■ **EXTRACTED TEXT**
- Sire: Zamazaan (France)
- Grandsire: Exbury (France)
- Dam: Belle Cherie (NZ)
- Damsire: Sovereign Edition (Ireland)
- Sex: Stallion
- Foaled: 6 November 1984
- Colour: Bay
- Breeder: C R Stuart
- Trainer: Bart Cummings
- Record: 28: 11:5:2
- Earnings: $2,388,675

= Beau Zam =

Australian thoroughbred racehorse

Beau Zam (6 November 1984 – 17 April 2000) was a New Zealand-bred and Australian-trained Thoroughbred racehorse that won five Group 1 races.

==Racing career==
Beau Zam was the first Australian horse to win over $2 million in stake money.

Races he won included the following:
- 1987 Hill Stakes (1750m) beating Cool Deal and Colour Page.
- 1987 AJC Spring Champion Stakes (2000m) beating Nickson and Hit Again Benny.
- 1988 Segenhoe Stakes (2000m) beating Bonhomie and Myocard.
- 1988 Tancred Stakes (2400m) beating Highland Chiefton and Vaguely Pleasant.
- 1988 AJC Derby (2400m) beating Brixton Town and Hunter.
- 1988 AJC St Leger (2800m) beating Palace Revolt and Sicilian Star.
- 1988 Queen Elizabeth II Stakes (2000m) beating Bonecrusher and Dandy Andy at Canberra in the presence of the Queen.
- 1989 Apollo Stakes (1400m) beating Eye of the Sky and Never Quit.
- 1989 Segenhoe Stakes (2000m) beating Zamakima and Research.

He was also placed:
- 2nd in the 1987 Caulfield Cup (2400m) behind Lord Reims and Cossack Warrior. Beau Zam was a 3-year old at the time.

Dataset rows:
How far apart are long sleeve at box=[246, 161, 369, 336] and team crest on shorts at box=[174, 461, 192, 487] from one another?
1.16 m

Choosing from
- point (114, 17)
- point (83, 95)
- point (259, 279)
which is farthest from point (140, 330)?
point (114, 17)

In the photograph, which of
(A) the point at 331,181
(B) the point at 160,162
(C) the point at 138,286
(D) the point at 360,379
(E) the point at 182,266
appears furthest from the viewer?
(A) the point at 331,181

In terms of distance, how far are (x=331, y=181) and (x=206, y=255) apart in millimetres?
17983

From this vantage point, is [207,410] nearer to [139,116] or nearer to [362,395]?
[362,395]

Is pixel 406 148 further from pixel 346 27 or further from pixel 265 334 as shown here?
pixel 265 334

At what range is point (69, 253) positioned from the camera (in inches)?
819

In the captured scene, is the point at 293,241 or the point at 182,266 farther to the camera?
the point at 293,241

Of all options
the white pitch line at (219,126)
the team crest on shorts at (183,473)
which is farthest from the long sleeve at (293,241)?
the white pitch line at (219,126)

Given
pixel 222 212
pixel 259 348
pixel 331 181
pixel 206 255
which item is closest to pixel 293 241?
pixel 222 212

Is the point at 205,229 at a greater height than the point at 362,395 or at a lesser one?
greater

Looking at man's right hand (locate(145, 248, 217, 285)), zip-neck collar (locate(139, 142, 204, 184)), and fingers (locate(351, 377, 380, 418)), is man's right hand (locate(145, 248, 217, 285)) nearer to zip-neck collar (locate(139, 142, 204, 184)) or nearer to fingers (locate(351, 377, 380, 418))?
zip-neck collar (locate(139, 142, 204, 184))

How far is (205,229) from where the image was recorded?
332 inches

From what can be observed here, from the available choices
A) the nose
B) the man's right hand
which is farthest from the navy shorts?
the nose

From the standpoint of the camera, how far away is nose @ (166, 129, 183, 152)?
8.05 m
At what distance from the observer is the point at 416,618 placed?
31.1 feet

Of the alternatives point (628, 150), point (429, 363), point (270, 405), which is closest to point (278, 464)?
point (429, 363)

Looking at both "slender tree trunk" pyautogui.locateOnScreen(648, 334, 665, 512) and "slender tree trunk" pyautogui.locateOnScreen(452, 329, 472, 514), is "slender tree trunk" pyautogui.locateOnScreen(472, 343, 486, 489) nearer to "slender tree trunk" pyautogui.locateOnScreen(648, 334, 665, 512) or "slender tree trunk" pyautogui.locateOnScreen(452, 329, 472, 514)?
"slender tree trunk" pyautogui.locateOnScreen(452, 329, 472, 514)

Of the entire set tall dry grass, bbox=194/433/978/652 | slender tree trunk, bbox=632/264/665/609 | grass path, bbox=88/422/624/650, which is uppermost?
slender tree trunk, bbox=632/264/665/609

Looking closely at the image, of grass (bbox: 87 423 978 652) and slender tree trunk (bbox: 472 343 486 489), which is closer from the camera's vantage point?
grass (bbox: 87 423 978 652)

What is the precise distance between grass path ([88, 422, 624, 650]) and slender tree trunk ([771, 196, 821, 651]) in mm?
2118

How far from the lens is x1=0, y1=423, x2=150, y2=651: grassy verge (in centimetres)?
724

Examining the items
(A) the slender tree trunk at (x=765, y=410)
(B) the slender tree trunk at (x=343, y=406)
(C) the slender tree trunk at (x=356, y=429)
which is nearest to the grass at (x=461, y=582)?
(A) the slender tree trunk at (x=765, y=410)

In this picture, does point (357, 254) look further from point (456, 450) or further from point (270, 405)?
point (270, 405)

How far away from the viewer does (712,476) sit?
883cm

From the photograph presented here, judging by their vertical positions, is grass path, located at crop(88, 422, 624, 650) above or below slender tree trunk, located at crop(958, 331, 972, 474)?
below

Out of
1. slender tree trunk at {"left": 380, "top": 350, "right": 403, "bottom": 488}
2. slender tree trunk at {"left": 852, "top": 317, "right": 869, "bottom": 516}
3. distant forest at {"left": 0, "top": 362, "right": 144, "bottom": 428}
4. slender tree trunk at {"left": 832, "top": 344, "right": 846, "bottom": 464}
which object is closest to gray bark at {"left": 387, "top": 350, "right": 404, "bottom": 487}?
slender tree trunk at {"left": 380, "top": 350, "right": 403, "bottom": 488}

■ **WRITTEN INSTRUCTION**
According to the text about Beau Zam, which two horses did he beat in the 1988 AJC Derby?

■ **OUTPUT**
Brixton Town and Hunter.